The Woods are Quiet


The woods

Sunshine through the trees

The woods are quiet, not silent of course, the woods are never silent. Summer days they are raucous with bird song, leaf rustle and falling branches, more usual than one would imagine, scuttering, fluttering and scrambling. Now as the sun is dipping in a sky that glows with the beautiful indescribable purple blue colour, all is quiet.

I am tempted by the magic time, the moments between dusk and full night when the spirits are freed to fly and maybe, just maybe, wishes come true. They are calling to me the depths and green spaces. It is difficult, my body doesn’t understand the messages from my brain. I have sat in this wheeled chair for so many months now, long, long days watching as the world has turned, slowly leaving me behind. I struggle upright and grab the sticks. Without the sticks I would fall and then the nurse will come, gasp with shock- tut tut – as if to a child, and insist that I lie down.
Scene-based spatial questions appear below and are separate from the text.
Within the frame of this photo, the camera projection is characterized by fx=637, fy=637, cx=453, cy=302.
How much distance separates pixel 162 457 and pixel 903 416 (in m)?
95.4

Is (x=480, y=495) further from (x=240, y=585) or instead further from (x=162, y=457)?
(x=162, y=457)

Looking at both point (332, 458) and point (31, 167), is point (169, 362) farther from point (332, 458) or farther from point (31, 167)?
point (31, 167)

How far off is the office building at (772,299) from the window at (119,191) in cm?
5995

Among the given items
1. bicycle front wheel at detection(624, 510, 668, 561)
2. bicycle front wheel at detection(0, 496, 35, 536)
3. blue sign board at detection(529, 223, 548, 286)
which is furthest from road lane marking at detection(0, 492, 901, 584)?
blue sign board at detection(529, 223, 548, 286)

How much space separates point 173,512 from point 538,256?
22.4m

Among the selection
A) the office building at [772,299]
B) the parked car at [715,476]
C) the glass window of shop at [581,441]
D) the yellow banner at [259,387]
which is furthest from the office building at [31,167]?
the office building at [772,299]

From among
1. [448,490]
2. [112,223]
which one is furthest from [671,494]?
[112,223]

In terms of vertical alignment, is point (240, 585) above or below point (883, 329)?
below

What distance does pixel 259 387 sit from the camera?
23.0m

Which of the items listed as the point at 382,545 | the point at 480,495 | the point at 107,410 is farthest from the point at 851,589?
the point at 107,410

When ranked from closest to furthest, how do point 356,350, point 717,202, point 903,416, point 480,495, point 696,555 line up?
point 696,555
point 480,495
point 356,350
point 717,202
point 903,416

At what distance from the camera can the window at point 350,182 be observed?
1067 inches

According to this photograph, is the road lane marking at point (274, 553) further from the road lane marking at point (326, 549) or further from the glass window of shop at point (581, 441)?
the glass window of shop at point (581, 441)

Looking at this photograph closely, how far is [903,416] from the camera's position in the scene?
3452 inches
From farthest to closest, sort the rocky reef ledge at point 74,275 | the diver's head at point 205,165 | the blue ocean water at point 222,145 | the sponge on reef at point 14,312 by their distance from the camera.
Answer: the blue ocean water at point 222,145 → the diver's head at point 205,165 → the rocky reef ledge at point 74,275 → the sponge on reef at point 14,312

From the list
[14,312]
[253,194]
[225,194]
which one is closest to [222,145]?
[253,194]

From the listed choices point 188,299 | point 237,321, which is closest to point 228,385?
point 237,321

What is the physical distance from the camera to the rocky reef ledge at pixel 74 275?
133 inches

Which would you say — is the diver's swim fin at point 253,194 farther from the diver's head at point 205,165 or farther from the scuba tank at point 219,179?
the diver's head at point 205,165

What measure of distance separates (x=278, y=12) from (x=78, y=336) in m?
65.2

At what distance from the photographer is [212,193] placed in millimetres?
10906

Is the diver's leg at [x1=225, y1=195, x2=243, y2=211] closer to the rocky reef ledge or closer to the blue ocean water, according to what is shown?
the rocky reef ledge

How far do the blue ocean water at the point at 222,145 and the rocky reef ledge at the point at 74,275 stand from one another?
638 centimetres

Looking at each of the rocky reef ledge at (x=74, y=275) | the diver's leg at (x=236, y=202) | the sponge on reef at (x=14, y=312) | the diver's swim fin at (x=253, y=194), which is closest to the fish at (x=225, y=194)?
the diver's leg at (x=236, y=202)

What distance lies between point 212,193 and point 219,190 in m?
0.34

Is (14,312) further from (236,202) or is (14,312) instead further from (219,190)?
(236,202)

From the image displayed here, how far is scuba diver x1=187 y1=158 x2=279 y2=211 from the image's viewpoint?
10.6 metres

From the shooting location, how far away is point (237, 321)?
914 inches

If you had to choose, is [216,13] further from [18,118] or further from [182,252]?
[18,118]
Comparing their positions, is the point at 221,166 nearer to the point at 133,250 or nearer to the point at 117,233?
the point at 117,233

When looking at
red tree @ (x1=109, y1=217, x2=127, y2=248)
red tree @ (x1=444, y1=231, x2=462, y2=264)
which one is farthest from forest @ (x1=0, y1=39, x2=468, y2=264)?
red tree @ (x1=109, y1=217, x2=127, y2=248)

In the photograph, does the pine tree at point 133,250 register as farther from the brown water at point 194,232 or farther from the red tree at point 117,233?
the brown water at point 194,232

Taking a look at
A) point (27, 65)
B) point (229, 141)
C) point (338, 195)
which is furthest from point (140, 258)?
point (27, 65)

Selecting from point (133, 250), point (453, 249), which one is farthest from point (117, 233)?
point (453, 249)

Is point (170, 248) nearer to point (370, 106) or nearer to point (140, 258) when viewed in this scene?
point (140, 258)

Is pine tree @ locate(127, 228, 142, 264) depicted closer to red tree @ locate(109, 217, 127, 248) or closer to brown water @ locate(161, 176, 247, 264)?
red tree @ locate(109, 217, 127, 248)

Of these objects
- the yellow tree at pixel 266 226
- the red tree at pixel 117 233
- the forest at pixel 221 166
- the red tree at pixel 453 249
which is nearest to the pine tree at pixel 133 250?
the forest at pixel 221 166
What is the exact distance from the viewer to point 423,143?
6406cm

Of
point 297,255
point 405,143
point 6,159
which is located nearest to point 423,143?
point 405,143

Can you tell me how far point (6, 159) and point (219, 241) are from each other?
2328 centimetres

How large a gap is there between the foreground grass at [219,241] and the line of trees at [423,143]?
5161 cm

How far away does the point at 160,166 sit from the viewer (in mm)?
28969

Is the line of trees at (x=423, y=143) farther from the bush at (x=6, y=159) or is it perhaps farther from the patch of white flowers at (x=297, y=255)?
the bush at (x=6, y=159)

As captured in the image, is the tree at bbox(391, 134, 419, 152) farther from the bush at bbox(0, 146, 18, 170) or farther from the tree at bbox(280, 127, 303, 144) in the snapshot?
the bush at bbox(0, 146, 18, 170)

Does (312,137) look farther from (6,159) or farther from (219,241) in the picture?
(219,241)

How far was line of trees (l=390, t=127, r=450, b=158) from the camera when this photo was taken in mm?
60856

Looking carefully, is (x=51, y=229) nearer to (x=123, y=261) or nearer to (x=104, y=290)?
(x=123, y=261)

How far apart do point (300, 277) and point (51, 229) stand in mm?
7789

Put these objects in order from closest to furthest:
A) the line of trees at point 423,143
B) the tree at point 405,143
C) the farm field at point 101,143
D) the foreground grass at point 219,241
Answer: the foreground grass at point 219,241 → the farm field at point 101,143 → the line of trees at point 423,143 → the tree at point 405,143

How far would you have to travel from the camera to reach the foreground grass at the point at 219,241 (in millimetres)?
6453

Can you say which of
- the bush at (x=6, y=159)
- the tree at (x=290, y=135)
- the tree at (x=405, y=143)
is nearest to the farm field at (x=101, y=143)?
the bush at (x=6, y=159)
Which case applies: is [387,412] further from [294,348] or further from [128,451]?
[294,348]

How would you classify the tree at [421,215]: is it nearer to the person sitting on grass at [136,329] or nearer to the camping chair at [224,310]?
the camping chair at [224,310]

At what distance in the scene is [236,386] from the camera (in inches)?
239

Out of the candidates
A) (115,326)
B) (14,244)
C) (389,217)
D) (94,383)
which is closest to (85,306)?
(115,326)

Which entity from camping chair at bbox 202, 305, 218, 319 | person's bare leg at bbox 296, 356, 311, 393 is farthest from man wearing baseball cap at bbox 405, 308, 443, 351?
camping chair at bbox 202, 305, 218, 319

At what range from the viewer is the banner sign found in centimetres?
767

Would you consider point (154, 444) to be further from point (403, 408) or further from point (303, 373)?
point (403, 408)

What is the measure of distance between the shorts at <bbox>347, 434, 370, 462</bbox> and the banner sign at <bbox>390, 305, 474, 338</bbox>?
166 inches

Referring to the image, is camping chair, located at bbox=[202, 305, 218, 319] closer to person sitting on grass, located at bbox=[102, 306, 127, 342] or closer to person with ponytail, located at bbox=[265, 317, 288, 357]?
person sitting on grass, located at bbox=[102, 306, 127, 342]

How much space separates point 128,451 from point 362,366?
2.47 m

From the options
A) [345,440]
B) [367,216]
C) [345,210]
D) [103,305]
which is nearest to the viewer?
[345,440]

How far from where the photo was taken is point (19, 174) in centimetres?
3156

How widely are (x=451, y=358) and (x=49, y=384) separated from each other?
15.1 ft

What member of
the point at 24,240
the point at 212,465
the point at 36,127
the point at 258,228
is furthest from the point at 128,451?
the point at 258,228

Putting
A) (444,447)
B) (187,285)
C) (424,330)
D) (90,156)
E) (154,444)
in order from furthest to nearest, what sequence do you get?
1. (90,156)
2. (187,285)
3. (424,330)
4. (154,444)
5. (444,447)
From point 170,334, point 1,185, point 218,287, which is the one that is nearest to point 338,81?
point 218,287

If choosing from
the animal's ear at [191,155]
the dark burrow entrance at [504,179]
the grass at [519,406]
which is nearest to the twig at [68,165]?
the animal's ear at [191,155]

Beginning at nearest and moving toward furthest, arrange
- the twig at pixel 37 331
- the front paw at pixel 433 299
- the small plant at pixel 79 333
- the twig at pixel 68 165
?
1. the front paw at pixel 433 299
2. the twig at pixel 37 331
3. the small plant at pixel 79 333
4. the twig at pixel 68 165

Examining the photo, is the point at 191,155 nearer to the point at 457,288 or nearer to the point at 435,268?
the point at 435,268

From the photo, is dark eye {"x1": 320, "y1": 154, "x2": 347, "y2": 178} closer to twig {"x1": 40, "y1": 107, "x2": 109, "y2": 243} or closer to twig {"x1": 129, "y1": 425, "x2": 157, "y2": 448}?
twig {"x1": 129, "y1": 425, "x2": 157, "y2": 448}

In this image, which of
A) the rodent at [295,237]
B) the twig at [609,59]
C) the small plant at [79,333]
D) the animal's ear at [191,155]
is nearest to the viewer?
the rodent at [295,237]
My hands caress the smooth apple wood. I made these sticks myself many long years ago when my body was sound, my eye true and my step sure. How could I ever have seen that I would become so broken and fragile? But the sticks are still strong. I oiled them and smoothed them and caressed them into what they are now.

They support me well enough, true friends repaying the love that I gave them. Down the two shallow steps. My legs are shaking with the unaccustomed movement. They can’t remember how to support me and my feet scream at each bend and stretch. It doesn’t matter I am going to the woods.

I am here, I have made it. Not deep into the trees but deep enough so that I can’t see the buildings. The earth is damp and pungent with the wonderful living smell of rot and rebirth. The air kisses my skin and the trees are dripping with the evening song of the birds as they settle. Tears start to my eyes at the beauty of it all.

I will sit now on this tree stump. It is bumpy and hard but there is a trunk to lean against and I close my eyes to absorb it all. Now the quiet deepens and thickens, silk to velvet. The air prickles with tension and magic. I lift my lids and there before me the undergrowth parts. She is here, the willowy beauty of The Lady appears to me. Her hair golden with glints of green flowing around the slender shoulders. Fathomless depths in her eyes hold the promise of peace and I reach towards her. Two steps, three she is nearer, I smell the sea, the trees, grass, moorland all of it together the scent of the earth. I stretch and her hand takes mine. Now she leans to me and kisses my eyelids. They close and the calm envelopes me and I know that now the suffering is over and the earth will take me back. Peace, just peace.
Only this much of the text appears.